This essay is part of the Islamic Moral Theology and the Future (IMTF) Project, generously supported by the John Templeton Foundation, and co-led by Maria Dakake and Martin Nguyen. It specifically responds to Dr. Nguyen's line of inquiry. Click here to read all past contributions to Dakake and Nguyen’s respective lines of inquiry and stay tuned for new contributions from IMTF in its second year!
Imagine what it would feel like to have AI as your best friend within the next few years. This is what Jim Keller, a former Apple employee and a Silicon Valley guru, predicts. And perhaps one should take such prognostication seriously, especially in light of the emergence of ChatGPT and the hysteria (do a quick google search, and you will find numerous news articles, blogs, discussion threads, etc.) around it. ChatGPT is a machine-learning system that autonomously learns from data and can produce seemingly intelligent writings and conversations after training on a massive data set available on the net. It would not be an understatement to suggest that it approximates Alan Turing’s dream of creating an intelligent machine, which would interact with human beings in such a way that they will not be able to discern whether they are conversing with a machine or a human being.

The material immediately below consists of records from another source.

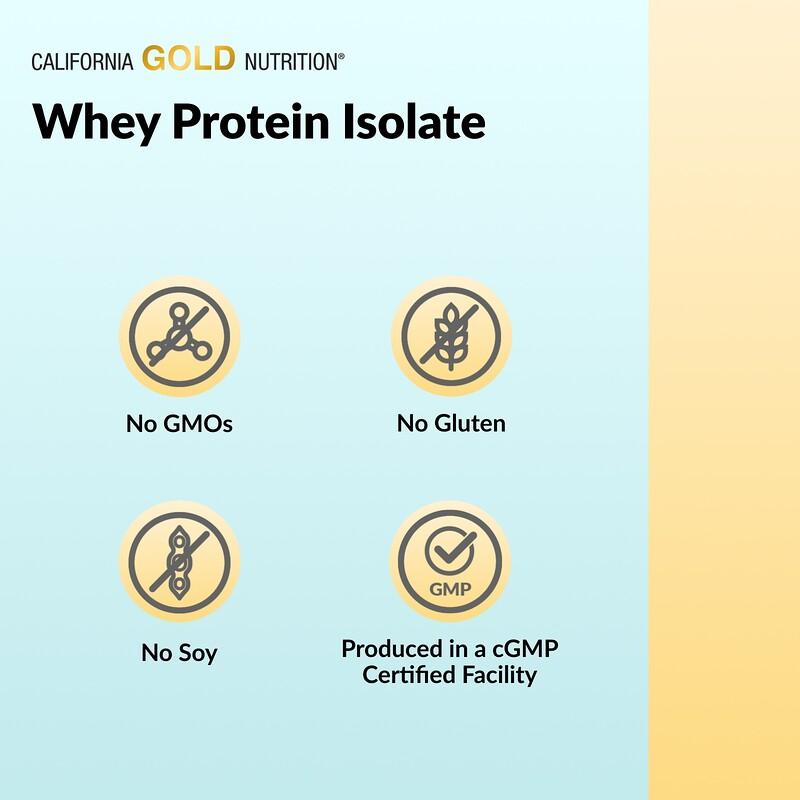 CALIFORNIA GOLD NUTRITION®

Whey Protein Isolate

No GMOs

No Gluten

No Soy

GMP

Produced in a cGMP Certified Facility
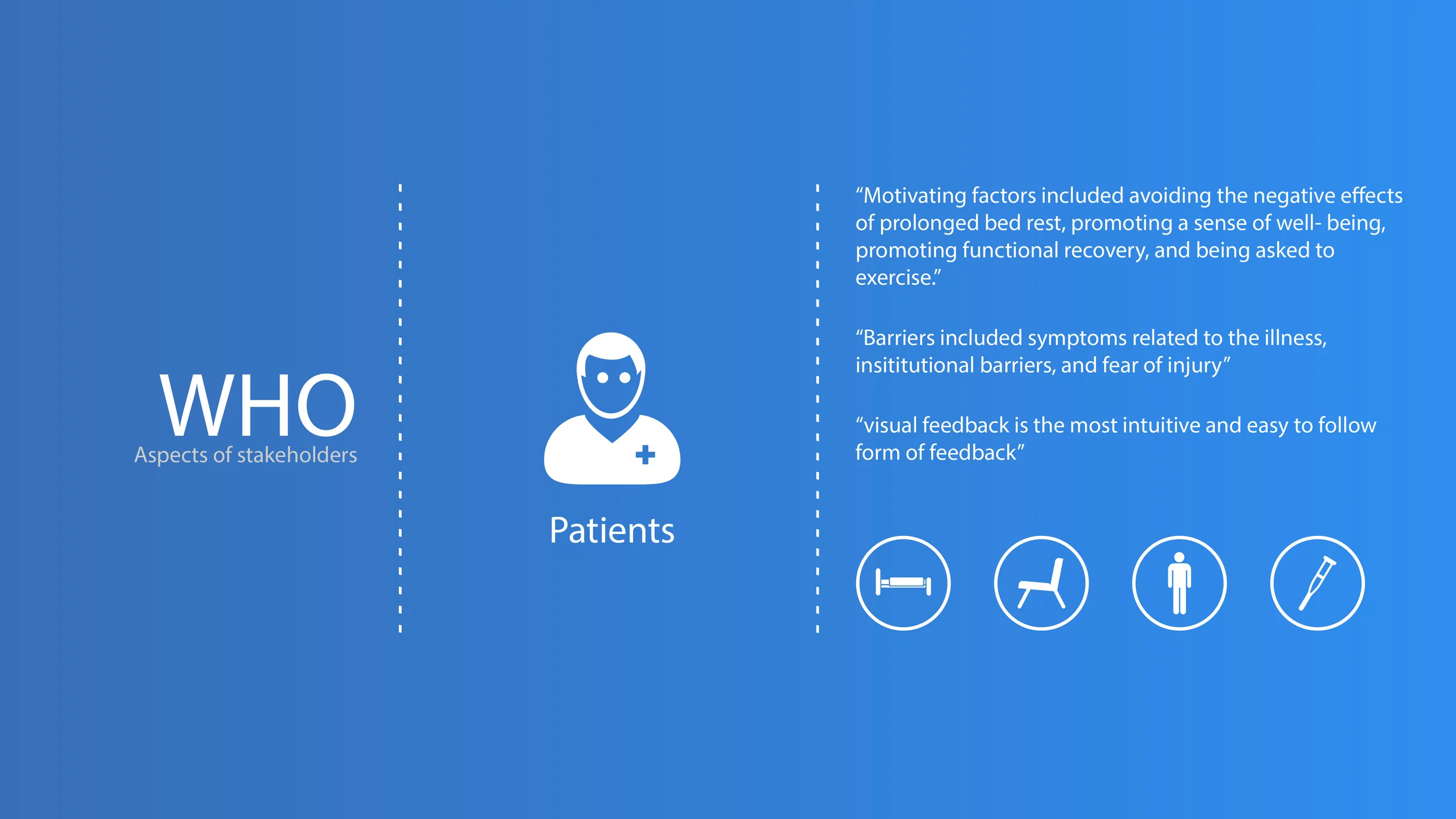 WHO
Aspects of stakeholders

Patients

“Motivating factors included avoiding the negative effects of prolonged bed rest, promoting a sense of well- being, promoting functional recovery, and being asked to exercise.”

“Barriers included symptoms related to the illness, insititutional barriers, and fear of injury”

“visual feedback is the most intuitive and easy to follow form of feedback”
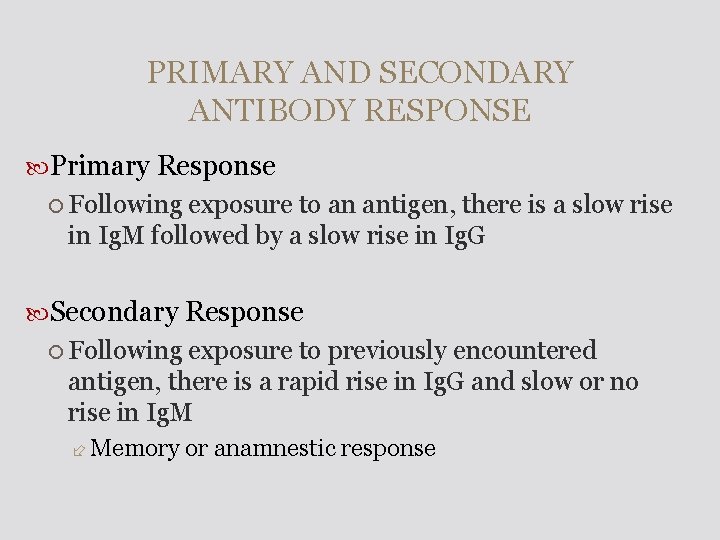 PRIMARY AND SECONDARY ANTIBODY RESPONSE

Primary Response

Following exposure to an antigen, there is a slow rise in IgM followed by a slow rise in IgG

Secondary Response

Following exposure to previously encountered antigen, there is a rapid rise in IgG and slow or no rise in IgM

Memory or anamnestic response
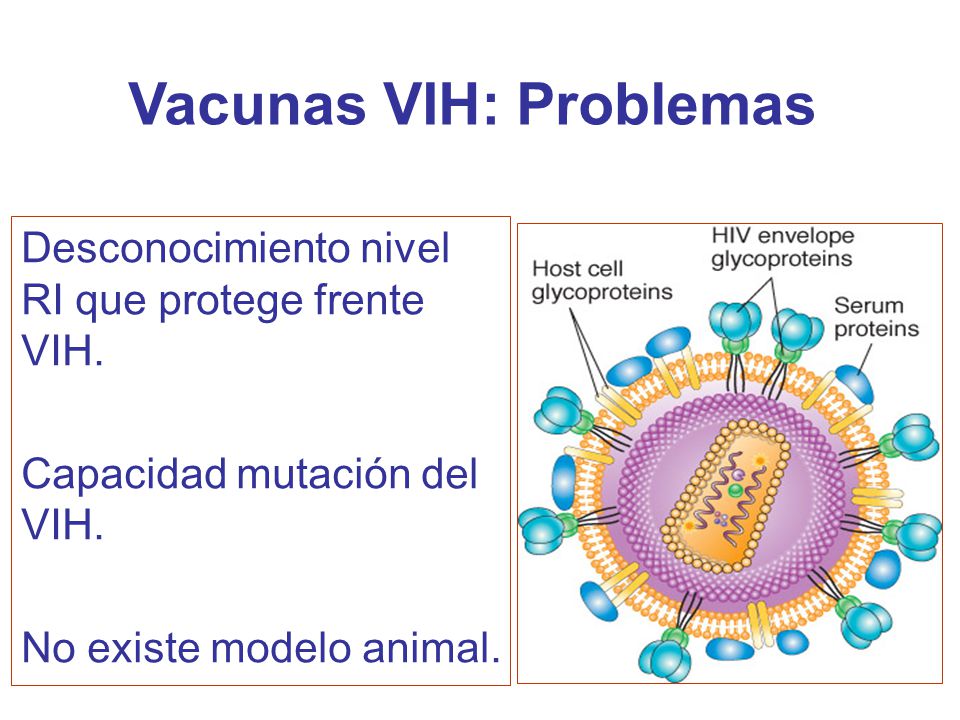 Vacunas VIH: Problemas

Desconocimiento nivel RI que protege frente VIH.

Capacidad mutación del VIH.

No existe modelo animal.

Host cell glycoproteins

HIV envelope glycoproteins

Serum proteins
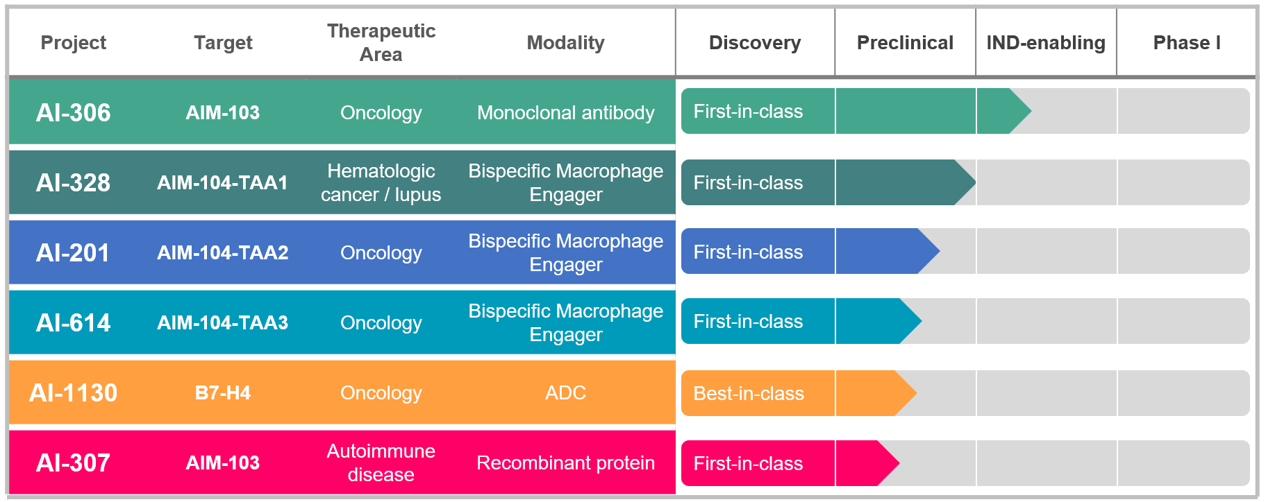 | Project | Target | Therapeutic Area | Modality | Discovery | Preclinical | IND-enabling | Phase I |
|---|---|---|---|---|---|---|---|
| AI-306 | AIM-103 | Oncology | Monoclonal antibody | First-in-class | | | |
| AI-328 | AIM-104-TAA1 | Hematologic cancer / lupus | Bispecific Macrophage Engager | First-in-class | | | |
| AI-201 | AIM-104-TAA2 | Oncology | Bispecific Macrophage Engager | First-in-class | | | |
| AI-614 | AIM-104-TAA3 | Oncology | Bispecific Macrophage Engager | First-in-class | | | |
| AI-1130 | B7-H4 | Oncology | ADC | Best-in-class | | | |
| AI-307 | AIM-103 | Autoimmune disease | Recombinant protein | First-in-class | | | |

Be that as it may, underlying all the excitement surrounding ChatGPT are the deeper questions of the overall impact of technology on education, research, inequality, and what it means to be human in an era of AI.
Many argue that AI helps to widen the productivity gap, which has far-reaching consequences on economic inequality.
Take, for instance, the case of “inequality.” Many argue that AI helps to widen the productivity gap, which has far-reaching consequences on economic inequality. As Erik Brynjolfsson argues, with more and more human-like AI, machines become better substitutes for human labor, and workers loose economic and political bargaining power and become increasingly dependent on those who control the technology. Similarly, Acemoglu and Restrepo provide compelling evidence on how developments in AI have led to the worsening of inequality in the US. In their calculations, 50 to 70% of the growth in US wage inequality between 1980 and 2016 was caused by forms of automation. Others such as Anton Korinek predict the negative effect on labor market as a result of the tens of billions of dollars that have gone into building autonomous cars, since these vehicles will take the jobs of countless drivers.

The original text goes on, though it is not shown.